Mon nom est Rita (Gallant) St-Onge. Je suis née à Woodstock, Île-du-Prince-Édouard. Je quittai la maison en 1940 pour trouver du travail. J'avais 15 dollars en poche et je pris la direction d'Halifax. Il en coûtait 7 dollars pour le voyage en train et avec le reste de mon argent, je m'achetai un cadeau, soit une montre-bracelet. Je travaillai durant deux ans comme femme de ménage. Je vis dans une annonce placée dans un journal que le Service sélectif national recherchait du monde pour combler des postes au chantier naval. L'idée me sembla intéressante; aussi, je décidai de poser ma candidature. Je dus passer une épreuve écrite et, à ma grande surprise, je fus embauchée. Des centaines de personnes furent engagées et seules sept d'entre elles étaient des femmes. Nous étions embauchés pour construire le NCSM Nootka. Je fus la première des femmes à être embauchée. C'était le meilleur emploi que j'ai jamais eu. Je travaillais comme maquettiste dans la salle à tracer. C'est là que tous les plans du navire étaient dessinés à l'échelle puis disposés sur le plancher. Ma fonction consistait à prendre les mesures de chaque élément, puis à le fabriquer au moyen de contreplaqué d'un pouce d'épaisseur. Je perçais les trous et j'installais les rivets dans le bois. Une fois ces maquettes en bois terminées, elles étaient transférées dans une autre pièce et reproduites en acier. Il fallut trois ans pour construire le NCSM Nootka.

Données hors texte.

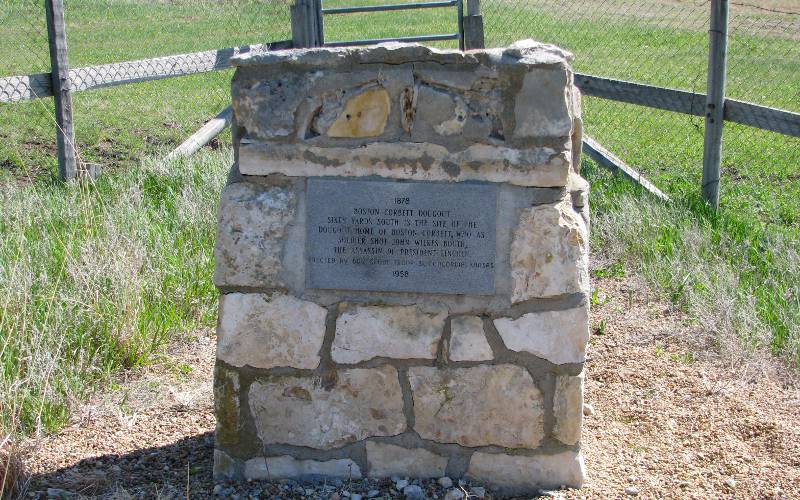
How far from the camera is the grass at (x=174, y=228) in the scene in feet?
13.1

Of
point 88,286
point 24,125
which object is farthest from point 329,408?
point 24,125

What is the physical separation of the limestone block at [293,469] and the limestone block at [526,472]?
1.49ft

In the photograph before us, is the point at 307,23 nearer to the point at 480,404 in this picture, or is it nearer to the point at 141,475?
the point at 141,475

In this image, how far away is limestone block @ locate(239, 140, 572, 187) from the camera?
2865 millimetres

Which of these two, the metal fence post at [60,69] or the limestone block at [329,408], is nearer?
the limestone block at [329,408]

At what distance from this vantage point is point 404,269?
299 cm

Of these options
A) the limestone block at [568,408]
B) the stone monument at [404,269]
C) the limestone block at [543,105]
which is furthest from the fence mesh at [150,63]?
the limestone block at [568,408]

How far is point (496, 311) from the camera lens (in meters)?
2.98

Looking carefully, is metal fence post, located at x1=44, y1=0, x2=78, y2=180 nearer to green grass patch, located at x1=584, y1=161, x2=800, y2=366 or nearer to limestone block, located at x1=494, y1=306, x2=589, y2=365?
green grass patch, located at x1=584, y1=161, x2=800, y2=366

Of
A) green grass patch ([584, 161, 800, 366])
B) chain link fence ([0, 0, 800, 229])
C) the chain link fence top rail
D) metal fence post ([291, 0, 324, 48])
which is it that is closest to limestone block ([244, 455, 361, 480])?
green grass patch ([584, 161, 800, 366])

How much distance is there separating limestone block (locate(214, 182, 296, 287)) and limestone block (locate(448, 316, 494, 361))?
2.03ft

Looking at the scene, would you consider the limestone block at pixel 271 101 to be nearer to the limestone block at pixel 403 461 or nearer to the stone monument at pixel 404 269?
the stone monument at pixel 404 269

Il s'avéra que j'étais la première femme à construire des bateaux au Canada. Je n'avais jamais imaginé être une célébrité, mais d'autres pensaient que je l'étais. Je reçus des cartes et des lettres de politiciens, ma photo fut publiée dans le journal et je fis l'objet d'une entrevue à la radio à Halifax. Je reçus même 35 dollars en contrepartie d'une entrevue avec Lorne Greene, qui était présentateur de nouvelles canadien à l'époque. Le moment le plus passionnant de ma carrière de constructrice de navire survint quand je fus choisie pour baptiser le nouveau destroyer à la construction duquel j'avais participé. Le Nootka était le second destroyer à être lancé en temps de guerre et le premier avait été baptisé par la femme du lieutenant gouverneur. Aussi, pour moi, il s'agissait de tout un événement.
Le 24 avril 1944, le NCSM Nootka fut lancé. Je coupai le ruban et fracassai la bouteille de champagne sur la coque du navire. J'étais en compagnie de nombre de dignitaires. De nombreuses photos furent publiées dans les journaux et je les gardai toutes. Je reçus une plaque d'argent pour commémorer ma participation au baptême.
Je rencontrai mon mari, qui était un marin de retour au pays, nous nous mariâmes puis revînmes à Cornwall, Île-du-Prince-Édouard. Je n'ai jamais pu travailler le bois depuis lors, mais je regrette de ne pas avoir gardé mes outils. Je les avais donnés à la personne qui me remplaça lorsque je quittai.
Ce fut une période excitante et agréable. Nous n'arrêtions pas de jouer des tours et de faire des plaisanteries pour apaiser la tension. J'étais ravie lorsque la guerre prit fin. La guerre ne règle jamais rien et j'espère qu'elle n'aura plus jamais lieu.